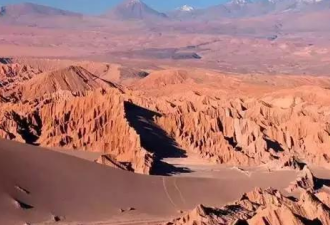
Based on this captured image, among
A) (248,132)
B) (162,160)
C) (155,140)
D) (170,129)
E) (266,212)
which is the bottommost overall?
(162,160)

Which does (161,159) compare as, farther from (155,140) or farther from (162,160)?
(155,140)

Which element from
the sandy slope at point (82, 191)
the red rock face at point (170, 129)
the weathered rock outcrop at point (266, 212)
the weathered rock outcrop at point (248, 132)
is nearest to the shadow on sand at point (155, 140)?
the red rock face at point (170, 129)

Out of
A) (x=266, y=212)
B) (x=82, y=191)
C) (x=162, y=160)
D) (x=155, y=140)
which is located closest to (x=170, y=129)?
(x=155, y=140)

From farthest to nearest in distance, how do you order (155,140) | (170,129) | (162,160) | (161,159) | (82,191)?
1. (170,129)
2. (155,140)
3. (161,159)
4. (162,160)
5. (82,191)

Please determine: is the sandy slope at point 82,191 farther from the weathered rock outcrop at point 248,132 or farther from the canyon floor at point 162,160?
the weathered rock outcrop at point 248,132

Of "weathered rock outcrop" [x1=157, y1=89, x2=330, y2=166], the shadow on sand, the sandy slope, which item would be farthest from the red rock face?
the sandy slope
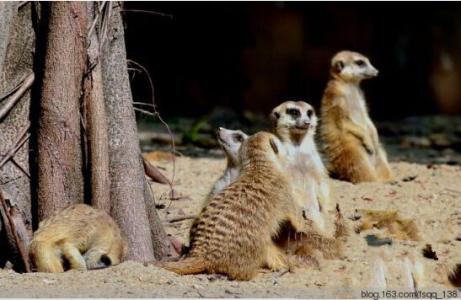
--
• **Task to carry out**
Could you update the items from the line with "Which does (161,159)" through the end of the items, replacing "canyon floor" with "canyon bottom" and leaving everything else unchanged? Give only those lines, without the pictures.

• **Correct output**
Which does (161,159) compare as, farther from (155,140) or farther from (162,160)?
(155,140)

Which element from
the sandy slope at point (82, 191)
the red rock face at point (170, 129)
the weathered rock outcrop at point (266, 212)
the weathered rock outcrop at point (248, 132)
is nearest to the shadow on sand at point (155, 140)?
the red rock face at point (170, 129)

Out of
A) (x=266, y=212)
B) (x=82, y=191)
C) (x=162, y=160)
D) (x=155, y=140)
which is located closest to (x=170, y=129)?
(x=155, y=140)

From farthest to nearest in distance, how do you order (155,140) | (170,129) | (162,160) | (161,159) | (82,191)?
1. (170,129)
2. (155,140)
3. (161,159)
4. (162,160)
5. (82,191)

Please determine: is the sandy slope at point 82,191 farther from the weathered rock outcrop at point 248,132 or farther from the canyon bottom at point 162,160?
the weathered rock outcrop at point 248,132

Of "weathered rock outcrop" [x1=157, y1=89, x2=330, y2=166], the shadow on sand, the sandy slope, which item would be farthest from the red rock face?
the sandy slope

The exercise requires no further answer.